AI-generated content floods social media, distorting the narrative around Venezuela’s captured leader Nicolas Maduro and raising disinformation concerns.
CARACAS: The capture of Venezuelan leader Nicolas Maduro has ignited a fierce online propaganda war, heavily fuelled by artificial intelligence.
Since his arrest in early January, social media has been flooded with AI-generated images and videos that blur the lines between fiction and reality.
The content ranges from comedic memes to dramatic scenes, including one of an animated Maduro declaring himself a “prisoner of war” in a New York courtroom.
Another popular clip shows an AI-generated Maduro attempting a prison escape, only to end up dancing with a cartoon Donald Trump.
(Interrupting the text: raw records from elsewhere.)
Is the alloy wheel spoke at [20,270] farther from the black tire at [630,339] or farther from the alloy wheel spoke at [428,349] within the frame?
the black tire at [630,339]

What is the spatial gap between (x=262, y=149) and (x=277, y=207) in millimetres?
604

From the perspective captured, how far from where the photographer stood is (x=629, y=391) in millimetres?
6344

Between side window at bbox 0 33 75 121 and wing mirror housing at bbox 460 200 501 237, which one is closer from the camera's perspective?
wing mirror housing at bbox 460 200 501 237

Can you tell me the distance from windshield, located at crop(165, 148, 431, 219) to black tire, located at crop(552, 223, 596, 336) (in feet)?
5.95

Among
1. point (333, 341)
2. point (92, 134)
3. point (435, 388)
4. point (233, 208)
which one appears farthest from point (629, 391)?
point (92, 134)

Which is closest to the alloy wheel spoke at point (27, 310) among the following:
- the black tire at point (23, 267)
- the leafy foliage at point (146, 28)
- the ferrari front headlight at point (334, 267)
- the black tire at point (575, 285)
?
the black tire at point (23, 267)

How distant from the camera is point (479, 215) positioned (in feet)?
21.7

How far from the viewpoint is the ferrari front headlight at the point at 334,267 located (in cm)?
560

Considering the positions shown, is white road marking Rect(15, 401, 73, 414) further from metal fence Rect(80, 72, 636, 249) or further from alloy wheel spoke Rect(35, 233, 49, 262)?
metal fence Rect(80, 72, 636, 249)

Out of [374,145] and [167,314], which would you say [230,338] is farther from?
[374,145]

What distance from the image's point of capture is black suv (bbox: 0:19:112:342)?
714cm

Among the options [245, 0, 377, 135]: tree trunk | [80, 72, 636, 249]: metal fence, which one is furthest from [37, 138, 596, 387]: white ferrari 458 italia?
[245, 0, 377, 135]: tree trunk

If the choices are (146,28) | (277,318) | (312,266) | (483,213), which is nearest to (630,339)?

Maduro and his wife Cilia Flores were captured during US strikes in Caracas on January 3.
They are now held in a New York prison on drug trafficking charges, an event celebrated by some but reframed by his Chavismo movement.
Researcher Leon Hernandez describes the phenomenon as the development of “disinformation labs” that overwhelm social media platforms.
“The idea was to create confusion and generate skepticism by distorting certain elements of real things,” Hernandez told AFP.
He added the goal is to flood audiences with content so they cannot follow the actual narrative.
Even state broadcaster VTV aired an AI-animated video narrated by a child recounting Maduro’s capture.
“AI has become the new instrument of power for autocrats to confuse, combat, and silence dissent,” said Professor Elena Block of the University of Queensland.
Block notes that cartoons have long been a propaganda tool for both authoritarian and democratic states.
Before his arrest, Maduro was depicted as the superhero “Super Bigote,” fighting monsters like the “North American empire.”
The cartoon’s popularity led to toys being carried by his supporters at rallies demanding his return.
Maduro continued a policy of “media domination” to stifle criticism of his Chavismo movement in traditional news outlets.
“With censorship and the weakening of news media, social media has emerged as one of the only spaces for information,” Block said.
She points out that Maduro is not alone, citing Donald Trump’s frequent use of AI-generated content with aggressive language.
“These digital and AI tools end up trivialising politics: you don’t explain it, you diminish it,” Block concluded. “AI today is the greatest threat to democracy.”